- Born: Asifa Bano Quraishi July 17, 1967 (age 58) Santa Clara County, California, U.S.
- Education: University of California, Berkeley (BA) University of California, Davis (JD) Columbia University (LLM) Harvard University (SJD)
- Occupation: Professor

= Asifa Quraishi =

American educator and legal scholar (born 1967)

Asifa Bano Quraishi (aka Asifa Quraishi-Landes) (born July 17, 1967) is an American educator and legal scholar. She is a professor of law at the University of Wisconsin–Madison, where she teaches courses in Islamic law and U.S. constitutional law. Her publications address issues of Islamic constitutionalism in the context of separation of legal authority as well as methodologies of textual interpretation. Quraishi has also written articles for news outlets like The Washington Post and Middle East Eye addressing myths and issues associated with Islam.

==Education==
Quraishi's father was born in Jaipur, British India, but migrated to Pakistan after the partition of India.
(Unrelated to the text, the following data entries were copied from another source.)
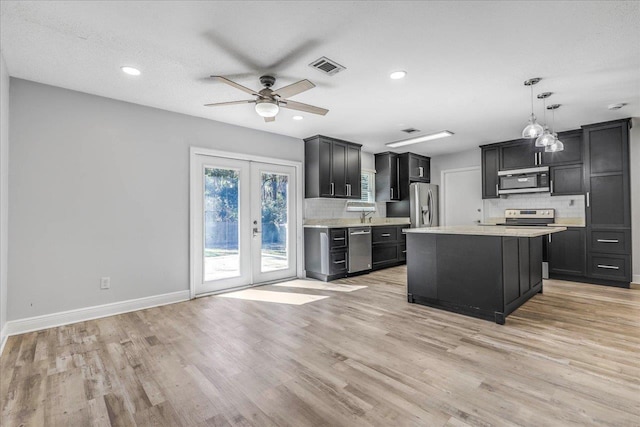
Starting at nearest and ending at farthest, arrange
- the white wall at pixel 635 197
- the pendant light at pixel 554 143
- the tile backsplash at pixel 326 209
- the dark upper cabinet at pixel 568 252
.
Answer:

She earned a Bachelor of Arts degree from the University of California, Berkeley in 1988 and a Juris Doctor degree from the University of California, Davis School of Law in 1992. She also earned a Master of Laws degree from Columbia Law School in 1998 and a Doctor of Juridical Science degree from Harvard Law School in 2006.

==Career==
From 1993 to 1994, she served as a law clerk to Judge Edward Dean Price of the United States District Court for the Eastern District of California and from 1994 to 1997, she served as a death penalty law clerk for the Ninth Circuit of the United States Court of Appeals.

Quraishi joined the faculty of University of Wisconsin Law School in 2004. From 2004 to 2012, she was an assistant professor of law. From 2012 to 2017, she was an associate professor of law. Since 2017, she has served as a full professor of law.

Quraishi is a founding board member of the National Association of Muslim Lawyers (NAML), its sister organization Muslim Advocates, based in San Francisco, and American Muslims Intent on Learning and Activism (AMILA). She is also an associate of the Muslim Women’s League and has served as President and board member of Muslim Women’s League. Quraishi received a Guggenheim Fellowship in 2012.

==Selected publications==

===Books and journal articles===
- "No Altars: An Introduction to Islamic Family Law" in Women's Rights and Islamic Family Law: Perspective on Reform ed. Lynn Welchman and Abdullahi an-Naim. (Zed Books, 1996).
- "Her Honor: An Islamic Critique of the Rape Laws of Pakistan from a Woman-Sensitive Perspective," 18 Mich. J. Int'l L. 287 (1997).

===Online articles===
- Quraishi-Landes, Asifa (2016-06-24). "Five myths about sharia". The Washington Post.
- Quraishi-Landes, Asifa (May 9, 2017). "How to create an Islamic government – not an Islamic state". Middle East Eye.
- Quraishi-Landes, Asifa (2017-06-08). "How anti-Shariah marches mistake Muslim concepts of state and religious law". Religion News Service.
- Quraishi-Landes, Asifa (March 15, 2019). "Perspective | Five myths about hijab". The Washington Post.